British life expectancy has soared

18th March 2011

Life expectancy is continuing to rise across the UK despite the obesity epidemic.


Figures show that a child born in the western world today can expect to live between six and eight years longer than a baby born in 1970.

In addition, British people are outliving their American counterparts, despite the US having a higher national income and the highest spending on healthcare.

Despite the risks associated with obesity – where rates in adults in the UK have risen from 7% in 1980 to 23% today - life expectancy is increasing in almost all European countries for the first time in decades.

The figures are published in the International Journal of Epidemiology.

Commenting on them, Professor David Leon, an expert on population health at the London School of Hygiene and Tropical Medicine, said: “There is a tendency for people to talk about things going wrong. But it is important the public are made aware that, so far, things are going right.”

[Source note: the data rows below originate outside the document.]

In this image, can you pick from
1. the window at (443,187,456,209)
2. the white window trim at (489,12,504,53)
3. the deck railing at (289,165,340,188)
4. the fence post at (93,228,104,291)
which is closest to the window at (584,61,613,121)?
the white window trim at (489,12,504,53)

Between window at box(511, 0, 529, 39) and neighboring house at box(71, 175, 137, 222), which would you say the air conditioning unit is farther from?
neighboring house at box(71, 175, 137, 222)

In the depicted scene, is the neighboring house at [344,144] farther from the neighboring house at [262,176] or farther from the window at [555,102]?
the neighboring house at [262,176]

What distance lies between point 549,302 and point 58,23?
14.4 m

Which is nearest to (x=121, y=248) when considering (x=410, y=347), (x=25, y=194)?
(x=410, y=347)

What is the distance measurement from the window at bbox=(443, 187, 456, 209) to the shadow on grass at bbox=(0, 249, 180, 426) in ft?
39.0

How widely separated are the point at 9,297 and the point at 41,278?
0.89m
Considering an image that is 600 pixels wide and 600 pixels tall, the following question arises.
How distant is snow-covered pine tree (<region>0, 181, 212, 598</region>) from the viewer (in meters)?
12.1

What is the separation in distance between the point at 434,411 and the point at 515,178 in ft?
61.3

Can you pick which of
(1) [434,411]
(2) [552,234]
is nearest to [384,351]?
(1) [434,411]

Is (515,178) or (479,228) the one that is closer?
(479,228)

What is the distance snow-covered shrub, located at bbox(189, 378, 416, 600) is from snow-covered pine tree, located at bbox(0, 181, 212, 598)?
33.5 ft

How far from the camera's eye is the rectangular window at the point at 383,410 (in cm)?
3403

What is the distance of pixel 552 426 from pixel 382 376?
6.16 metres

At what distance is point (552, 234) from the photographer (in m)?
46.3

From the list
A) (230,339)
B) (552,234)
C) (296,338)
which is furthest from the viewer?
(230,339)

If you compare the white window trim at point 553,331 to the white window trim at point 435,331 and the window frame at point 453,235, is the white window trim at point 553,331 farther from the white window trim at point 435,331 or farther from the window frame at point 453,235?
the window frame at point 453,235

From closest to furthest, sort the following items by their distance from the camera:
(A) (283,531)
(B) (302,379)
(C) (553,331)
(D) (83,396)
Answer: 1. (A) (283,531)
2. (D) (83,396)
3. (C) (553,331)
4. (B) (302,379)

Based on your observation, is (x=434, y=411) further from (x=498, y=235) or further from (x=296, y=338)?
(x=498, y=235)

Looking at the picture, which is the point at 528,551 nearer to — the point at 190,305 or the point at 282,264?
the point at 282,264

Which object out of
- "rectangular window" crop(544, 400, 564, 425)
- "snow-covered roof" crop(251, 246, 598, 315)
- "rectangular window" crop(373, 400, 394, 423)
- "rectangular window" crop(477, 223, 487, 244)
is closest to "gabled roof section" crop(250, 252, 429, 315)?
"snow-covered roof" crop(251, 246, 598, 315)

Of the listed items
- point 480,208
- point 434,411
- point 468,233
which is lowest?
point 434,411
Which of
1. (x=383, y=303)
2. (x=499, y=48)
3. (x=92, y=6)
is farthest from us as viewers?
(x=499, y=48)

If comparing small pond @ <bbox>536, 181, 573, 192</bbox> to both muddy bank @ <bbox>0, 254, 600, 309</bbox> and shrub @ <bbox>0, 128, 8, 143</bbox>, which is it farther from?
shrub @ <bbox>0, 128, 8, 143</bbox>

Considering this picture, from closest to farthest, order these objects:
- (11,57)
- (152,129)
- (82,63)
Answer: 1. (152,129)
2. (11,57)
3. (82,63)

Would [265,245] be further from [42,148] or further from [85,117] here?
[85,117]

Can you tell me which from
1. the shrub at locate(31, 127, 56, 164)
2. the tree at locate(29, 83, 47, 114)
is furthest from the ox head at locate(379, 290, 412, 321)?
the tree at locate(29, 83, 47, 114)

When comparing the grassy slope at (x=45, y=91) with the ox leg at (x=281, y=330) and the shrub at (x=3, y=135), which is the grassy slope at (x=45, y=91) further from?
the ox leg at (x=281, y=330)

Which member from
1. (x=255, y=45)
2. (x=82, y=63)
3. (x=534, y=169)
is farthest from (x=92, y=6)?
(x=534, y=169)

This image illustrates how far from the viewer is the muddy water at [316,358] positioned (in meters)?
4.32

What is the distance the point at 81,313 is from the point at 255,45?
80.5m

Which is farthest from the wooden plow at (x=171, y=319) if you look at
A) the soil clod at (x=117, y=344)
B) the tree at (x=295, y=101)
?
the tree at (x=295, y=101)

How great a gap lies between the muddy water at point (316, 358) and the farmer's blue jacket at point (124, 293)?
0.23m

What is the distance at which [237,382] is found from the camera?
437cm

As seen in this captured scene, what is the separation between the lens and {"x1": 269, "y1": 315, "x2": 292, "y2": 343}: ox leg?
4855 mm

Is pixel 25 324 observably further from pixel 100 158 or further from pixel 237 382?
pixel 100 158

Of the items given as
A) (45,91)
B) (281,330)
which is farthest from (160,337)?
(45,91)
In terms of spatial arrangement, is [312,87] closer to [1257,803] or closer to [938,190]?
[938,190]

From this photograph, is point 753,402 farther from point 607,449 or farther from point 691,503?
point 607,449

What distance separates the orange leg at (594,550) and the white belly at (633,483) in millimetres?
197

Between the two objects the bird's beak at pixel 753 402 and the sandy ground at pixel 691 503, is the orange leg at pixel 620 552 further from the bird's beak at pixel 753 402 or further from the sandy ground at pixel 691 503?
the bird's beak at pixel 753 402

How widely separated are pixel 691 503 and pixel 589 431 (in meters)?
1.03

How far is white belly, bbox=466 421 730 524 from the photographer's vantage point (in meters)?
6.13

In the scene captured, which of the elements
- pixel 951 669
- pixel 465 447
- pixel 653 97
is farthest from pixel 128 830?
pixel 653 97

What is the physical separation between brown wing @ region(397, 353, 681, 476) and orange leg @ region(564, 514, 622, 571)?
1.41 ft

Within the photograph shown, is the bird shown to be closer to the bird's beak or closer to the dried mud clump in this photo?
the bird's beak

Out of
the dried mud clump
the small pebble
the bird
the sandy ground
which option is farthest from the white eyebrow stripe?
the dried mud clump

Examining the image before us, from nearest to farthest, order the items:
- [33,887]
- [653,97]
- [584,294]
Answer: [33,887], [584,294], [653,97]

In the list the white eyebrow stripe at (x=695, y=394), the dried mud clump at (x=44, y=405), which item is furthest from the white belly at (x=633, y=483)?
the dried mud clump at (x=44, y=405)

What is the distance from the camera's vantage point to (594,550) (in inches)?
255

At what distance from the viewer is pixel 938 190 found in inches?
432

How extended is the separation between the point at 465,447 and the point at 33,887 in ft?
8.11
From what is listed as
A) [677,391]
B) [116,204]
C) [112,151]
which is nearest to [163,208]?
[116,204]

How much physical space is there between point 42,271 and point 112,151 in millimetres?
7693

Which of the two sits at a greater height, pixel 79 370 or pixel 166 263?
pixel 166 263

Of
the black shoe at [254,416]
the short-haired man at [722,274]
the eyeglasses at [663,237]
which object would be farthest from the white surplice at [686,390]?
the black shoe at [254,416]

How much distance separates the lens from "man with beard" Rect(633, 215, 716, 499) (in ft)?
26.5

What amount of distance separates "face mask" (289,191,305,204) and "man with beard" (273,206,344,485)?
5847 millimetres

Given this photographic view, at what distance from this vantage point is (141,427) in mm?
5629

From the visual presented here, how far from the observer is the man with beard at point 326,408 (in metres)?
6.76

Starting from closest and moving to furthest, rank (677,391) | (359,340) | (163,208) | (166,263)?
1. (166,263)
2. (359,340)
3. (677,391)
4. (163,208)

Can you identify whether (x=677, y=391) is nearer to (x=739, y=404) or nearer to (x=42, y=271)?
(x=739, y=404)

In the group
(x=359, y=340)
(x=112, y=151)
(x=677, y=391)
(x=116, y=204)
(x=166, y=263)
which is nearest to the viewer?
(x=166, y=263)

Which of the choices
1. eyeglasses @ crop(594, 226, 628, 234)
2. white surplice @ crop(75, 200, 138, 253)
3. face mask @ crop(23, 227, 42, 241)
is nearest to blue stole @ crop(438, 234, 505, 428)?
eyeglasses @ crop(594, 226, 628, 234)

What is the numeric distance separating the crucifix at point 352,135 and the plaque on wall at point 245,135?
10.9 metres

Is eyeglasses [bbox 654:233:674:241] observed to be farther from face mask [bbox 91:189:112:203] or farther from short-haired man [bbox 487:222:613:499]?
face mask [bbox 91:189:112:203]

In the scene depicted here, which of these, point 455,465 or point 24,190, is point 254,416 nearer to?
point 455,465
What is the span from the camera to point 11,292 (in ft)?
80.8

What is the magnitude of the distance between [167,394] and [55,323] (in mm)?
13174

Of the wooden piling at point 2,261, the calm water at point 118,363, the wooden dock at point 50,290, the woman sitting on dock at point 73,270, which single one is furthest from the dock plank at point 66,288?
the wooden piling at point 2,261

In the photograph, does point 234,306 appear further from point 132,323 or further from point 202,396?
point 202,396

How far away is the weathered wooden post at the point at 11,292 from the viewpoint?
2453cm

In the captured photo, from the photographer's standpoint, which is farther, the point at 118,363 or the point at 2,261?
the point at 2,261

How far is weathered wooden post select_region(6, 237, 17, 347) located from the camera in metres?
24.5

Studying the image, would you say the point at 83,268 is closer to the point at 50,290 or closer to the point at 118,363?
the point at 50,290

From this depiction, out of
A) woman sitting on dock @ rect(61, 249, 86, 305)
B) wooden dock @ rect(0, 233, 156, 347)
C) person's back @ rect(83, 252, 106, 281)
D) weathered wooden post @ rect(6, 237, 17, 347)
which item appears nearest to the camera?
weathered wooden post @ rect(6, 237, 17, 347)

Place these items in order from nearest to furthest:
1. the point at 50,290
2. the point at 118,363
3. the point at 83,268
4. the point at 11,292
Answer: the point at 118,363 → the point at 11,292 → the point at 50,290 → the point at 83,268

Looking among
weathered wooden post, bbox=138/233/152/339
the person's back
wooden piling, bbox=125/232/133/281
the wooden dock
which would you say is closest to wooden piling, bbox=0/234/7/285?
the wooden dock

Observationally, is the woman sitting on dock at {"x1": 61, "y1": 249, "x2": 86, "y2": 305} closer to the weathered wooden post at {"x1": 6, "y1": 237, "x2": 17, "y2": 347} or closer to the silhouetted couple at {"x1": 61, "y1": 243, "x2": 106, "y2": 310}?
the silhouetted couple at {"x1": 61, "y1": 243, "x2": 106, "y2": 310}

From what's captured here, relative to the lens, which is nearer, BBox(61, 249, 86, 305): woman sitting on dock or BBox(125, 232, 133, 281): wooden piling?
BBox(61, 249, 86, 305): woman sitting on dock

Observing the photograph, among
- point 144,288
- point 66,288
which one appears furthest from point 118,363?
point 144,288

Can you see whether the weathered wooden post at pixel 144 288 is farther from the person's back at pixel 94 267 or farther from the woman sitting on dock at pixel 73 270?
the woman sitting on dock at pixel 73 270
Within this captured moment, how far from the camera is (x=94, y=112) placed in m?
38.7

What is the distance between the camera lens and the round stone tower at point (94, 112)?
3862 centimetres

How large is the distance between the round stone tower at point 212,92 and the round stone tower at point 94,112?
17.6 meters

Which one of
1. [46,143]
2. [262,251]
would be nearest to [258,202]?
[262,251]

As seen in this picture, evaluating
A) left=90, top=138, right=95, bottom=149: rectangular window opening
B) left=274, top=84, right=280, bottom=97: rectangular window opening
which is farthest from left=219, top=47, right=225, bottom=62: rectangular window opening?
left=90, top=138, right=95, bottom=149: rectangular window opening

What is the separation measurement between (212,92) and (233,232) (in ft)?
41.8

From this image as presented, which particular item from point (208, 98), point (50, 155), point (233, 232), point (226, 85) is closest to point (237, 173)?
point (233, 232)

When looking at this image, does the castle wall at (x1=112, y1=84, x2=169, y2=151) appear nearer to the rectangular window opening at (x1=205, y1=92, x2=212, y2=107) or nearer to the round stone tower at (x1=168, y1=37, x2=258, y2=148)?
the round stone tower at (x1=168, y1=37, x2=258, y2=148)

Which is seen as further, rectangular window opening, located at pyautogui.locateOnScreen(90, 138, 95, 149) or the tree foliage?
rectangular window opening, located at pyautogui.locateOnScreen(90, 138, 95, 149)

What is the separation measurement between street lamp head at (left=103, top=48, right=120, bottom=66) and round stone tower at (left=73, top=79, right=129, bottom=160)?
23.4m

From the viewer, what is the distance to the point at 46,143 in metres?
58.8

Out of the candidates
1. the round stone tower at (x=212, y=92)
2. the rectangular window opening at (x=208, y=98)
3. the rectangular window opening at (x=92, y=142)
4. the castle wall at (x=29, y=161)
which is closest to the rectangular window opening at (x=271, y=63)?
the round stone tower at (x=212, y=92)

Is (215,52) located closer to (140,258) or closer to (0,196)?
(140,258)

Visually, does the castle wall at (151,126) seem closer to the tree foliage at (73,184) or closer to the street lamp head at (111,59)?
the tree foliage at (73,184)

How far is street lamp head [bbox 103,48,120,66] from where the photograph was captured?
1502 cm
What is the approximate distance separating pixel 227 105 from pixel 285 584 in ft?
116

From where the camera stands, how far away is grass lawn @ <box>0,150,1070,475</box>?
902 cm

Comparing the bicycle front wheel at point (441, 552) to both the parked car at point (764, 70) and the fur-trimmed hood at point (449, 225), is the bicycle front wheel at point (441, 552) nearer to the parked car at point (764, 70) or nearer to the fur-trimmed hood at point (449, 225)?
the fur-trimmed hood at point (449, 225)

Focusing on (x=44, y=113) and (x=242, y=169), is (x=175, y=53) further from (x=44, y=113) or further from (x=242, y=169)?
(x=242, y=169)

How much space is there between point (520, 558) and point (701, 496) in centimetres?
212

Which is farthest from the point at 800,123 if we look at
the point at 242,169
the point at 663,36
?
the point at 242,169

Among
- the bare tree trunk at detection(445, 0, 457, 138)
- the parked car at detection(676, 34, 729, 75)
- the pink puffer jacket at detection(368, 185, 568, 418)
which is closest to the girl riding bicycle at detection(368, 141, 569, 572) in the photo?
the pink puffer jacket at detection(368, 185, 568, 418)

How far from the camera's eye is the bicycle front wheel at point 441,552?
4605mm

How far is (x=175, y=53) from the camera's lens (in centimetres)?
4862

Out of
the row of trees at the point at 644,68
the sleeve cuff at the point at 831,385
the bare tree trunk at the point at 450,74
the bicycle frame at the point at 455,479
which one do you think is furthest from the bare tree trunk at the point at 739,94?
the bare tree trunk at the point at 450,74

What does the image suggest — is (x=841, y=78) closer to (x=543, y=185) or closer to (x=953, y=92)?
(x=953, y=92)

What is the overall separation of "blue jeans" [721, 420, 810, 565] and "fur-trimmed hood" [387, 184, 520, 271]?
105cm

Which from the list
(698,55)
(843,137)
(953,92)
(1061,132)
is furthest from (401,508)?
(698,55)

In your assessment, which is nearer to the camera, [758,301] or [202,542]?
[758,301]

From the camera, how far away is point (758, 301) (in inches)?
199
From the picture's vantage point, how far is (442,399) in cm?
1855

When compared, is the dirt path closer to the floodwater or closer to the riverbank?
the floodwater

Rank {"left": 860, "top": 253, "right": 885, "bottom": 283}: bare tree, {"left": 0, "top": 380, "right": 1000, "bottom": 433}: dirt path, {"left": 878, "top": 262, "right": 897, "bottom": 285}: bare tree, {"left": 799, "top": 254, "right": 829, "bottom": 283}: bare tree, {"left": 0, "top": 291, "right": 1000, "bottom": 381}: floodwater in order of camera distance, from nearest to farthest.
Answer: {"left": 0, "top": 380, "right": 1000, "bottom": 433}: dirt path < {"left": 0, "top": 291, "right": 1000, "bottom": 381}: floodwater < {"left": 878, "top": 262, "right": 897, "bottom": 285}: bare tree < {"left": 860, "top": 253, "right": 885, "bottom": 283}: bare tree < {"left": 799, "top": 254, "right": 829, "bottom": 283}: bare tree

The UK has seen a decline in smoking since 1970 and heart disease deaths are falling faster than in any other western European country.

But Professor Leon stressed that quality of life was just as important and warned that diabetes – which affects people’s sight and circulation - was rising.

He said: “It may be that we are holding off the fatal consequences of diabetes with better treatment.

“But there are huge consequences in terms of the burden on the health service – patients have to take a lot of pills and face a lot of complications.”